**PARTS OF THE EXERCISE**
a. Starting at the words "Gottman says it" and stopping after "contentment in the relationship.", update the passage on everyday relationship habits by replacing "couples" with "pairs".
b. In the passage on everyday relationship habits, what ratio of positive to negative experiences does Gottman estimate a relationship needs for happiness and satisfaction?

### DOCUMENT SECTION ###

This concept has resonance with recent research into relationships. As mentioned in this column last week, marriage and relationship researcher John Gottman estimates the ratio of positive to negative experiences in relationships needs to be about five to one to ensure happiness and satisfaction – this means we have to find ways of making more deposits than withdrawals in our relationship bank account with our partner.

Gottman says it is during the nitty-gritty of everyday life that making such positive connections in relationships matters most. During his studies, the research team closely observed hundreds of couples in their everyday interaction and they found an interesting pattern that was linked to levels of contentment in the relationship.

Rather than grand gestures, it was simple everyday connections that seemed to make the difference. A typical pattern might be as follows: one person might be reading the newspaper when their partner might approach them and ask a question like, “would you like a cup of tea?” or “have you seen where the magazine is?” The person has a number of choices in how they respond, such as looking up and taking a moment to answer the question or rolling their eyes and snapping that they are busy or simply ignoring and not responding at all. Unsurprisingly, only the first response benefits the relationship, with the other two having a negative effect. The couples who tended to more regularly respond to their partner’s request for attention were the ones who were most content.

Of course, this does not mean you have to always positively respond to your partner’s request for attention, but it is the frequency and accumulation of small acts of consideration and attention that make the difference. If you ignore or respond negatively to an initiative from them, you had better be sure there are many other times you respond positively to compensate, to ensure they feel happy and content in the relationship.

### INFORMATION SHOWN ###

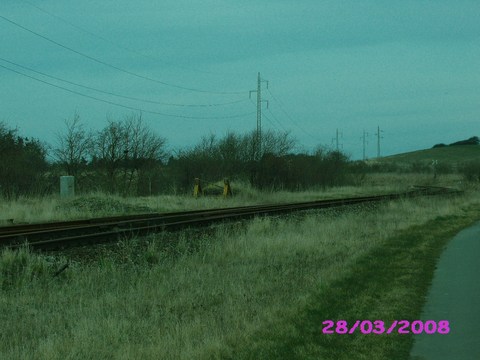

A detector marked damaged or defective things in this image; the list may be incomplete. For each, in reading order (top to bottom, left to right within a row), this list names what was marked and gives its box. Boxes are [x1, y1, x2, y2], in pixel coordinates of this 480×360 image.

###

**EXPECTED RESPONSES**
a.
Gottman says it is during the nitty-gritty of everyday life that making such positive connections in relationships matters most. During his studies, the research team closely observed hundreds of pairs in their everyday interaction and they found an interesting pattern that was linked to levels of contentment in the relationship.

b. About five to one.